Détricoté aussi. Car lorsque l’auteur se lance par exemple sur la piste des
« Verts », ces contestataires individualistes qui refusant toute
obéissance, se terrent dans les bois pour y vivre, c’est pour mieux les
abandonner ensuite, sans que l’on sache vraiment ce qu’il advient d’eux. Il en
est de même pour les groupuscules anarchistes plus ou moins organisés. Ils
échouent, mais dans un brouillard opaque. L’horloge omniprésente (peut-être le
personnage le plus important du récit) égrène les heures, les minutes. Le
folklore russe est très représenté et nous permet de connaître un peu plus la
vie jadis dans ces régions rudes, reculées et glaciales. On y parle magie
noire. Et on en vient au grand questionnement : et si ce livre
complètement morcelé était un chef d’œuvre ? Morcelé, comme la Russie de
1919, éparpillé tout comme elle. Souvenez-vous des bouts de ficelle évoqués
plus haut dans cette chronique, le livre semble lui-même avoir été écrit de
cette façon, avec des bouts de chandelles, sur des ruines, accouchant d’une
fresque présentée en puzzle, comme l’est cette Russie dynamitée, qui comme le
récit, fait du neuf avec du vieux. PILNIAK appelle les bolcheviks « Les
hommes en vestes de cuir ». La cruauté s’immisçant partout, STALINE
lui-même reprendra cette expression dans ses discours. Précisons que PILNIAK
était anarchiste, férocement opposé au bolchevisme. On se demande si dans ce
livre se cachent des pensées subliminales, si la structure même n’est pas là
rien que pour brouiller les pistes. Car en plus de ce patchwork sans nom,
concernant les noms des personnages justement, PILNIAK s’amuse à en prénommer
deux de la même façon, mais parfois sans rajouter le patronyme, ce qui nous
fait douter de l’identité de l’interlocuteur. Cette « Année nue »

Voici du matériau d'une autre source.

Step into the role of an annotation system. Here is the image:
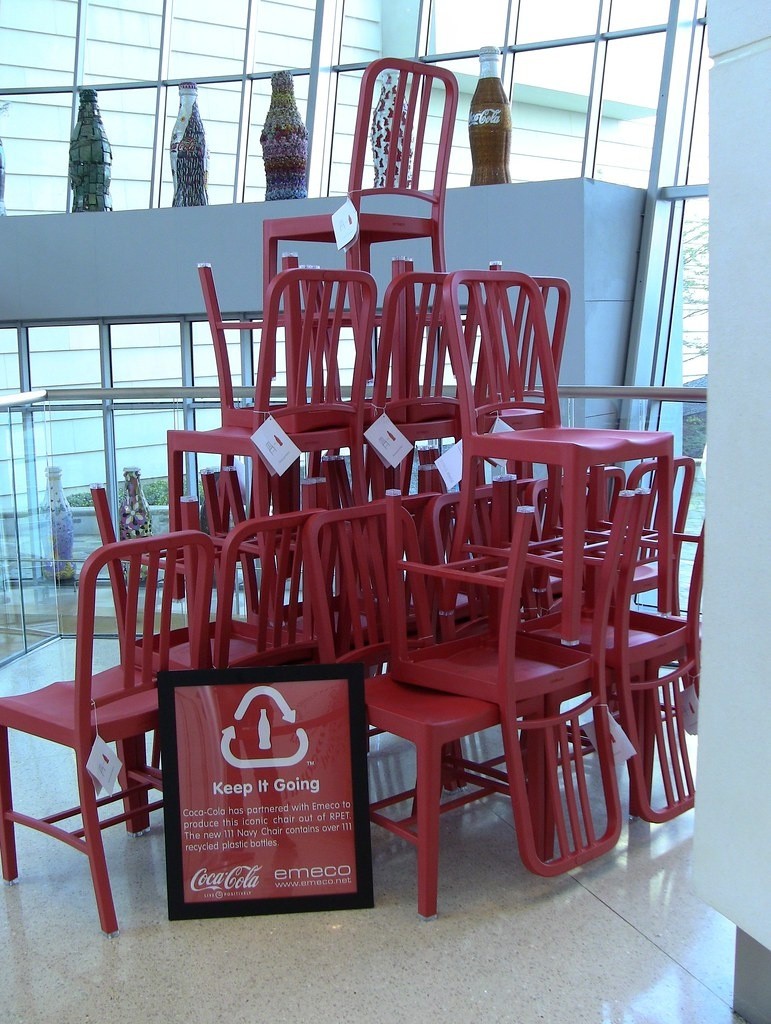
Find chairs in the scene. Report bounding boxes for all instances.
[0,57,707,927]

pourrait être classée du côté des dystopies, mais elle est trop décalée pour
ceci. Elle n’est pas complètement historique, car bien que le fond le soit
franchement la forme déroute, elle est par ailleurs en tout point novatrice (un
grand bravo aux traducteurs et éditeurs pour les nombreuses notes nous
éclairant). Peut-être qu’en fin de compte on y trouve ce que l’on veut bien y
trouver et que ce « truc » hybride peut être compris de différentes
façons. Il est considéré comme le tout premier roman dénonçant le bolchevisme,
d’où sa valeur historique. Quoi qu’il en soit, GORKI va tirer sur PILNIAK à
boulets rouges, un PILNIAK au centre de la scène devenant un paria et accusé de
trotskysme. Il est fusillé en 1938. La traduction de ce présent livre date de
1926 mais elle a été remaniée en 1998, car la version précédente avait entre
autres passé à la trappe le dernier chapitre et la conclusion ! Une
superbe postface de Dany SAVELLI accompagne cet ebook (le bouquin s’achète
aussi en version papier mais j’en ignore les traductions et s’ils sont ou non amputés),
c’est la BIBLIOTHÈQUE RUSSE ET SLAVE qui a eu la très bonne idée de l’éditer en
2016 en version numérique et de le vendre pour une bouchée de pain. Si vous
décidez de vous attaquer à ce livre, n’y allez pas au trot, les mains dans les
poches et en sifflotant, vous pourriez changer de mélodie après seulement
quelques pages, constatant que vous ne contrôlez plus une monture qu’il vous
faudra pourtant ménager pour parvenir au terme de cette tumultueuse aventure.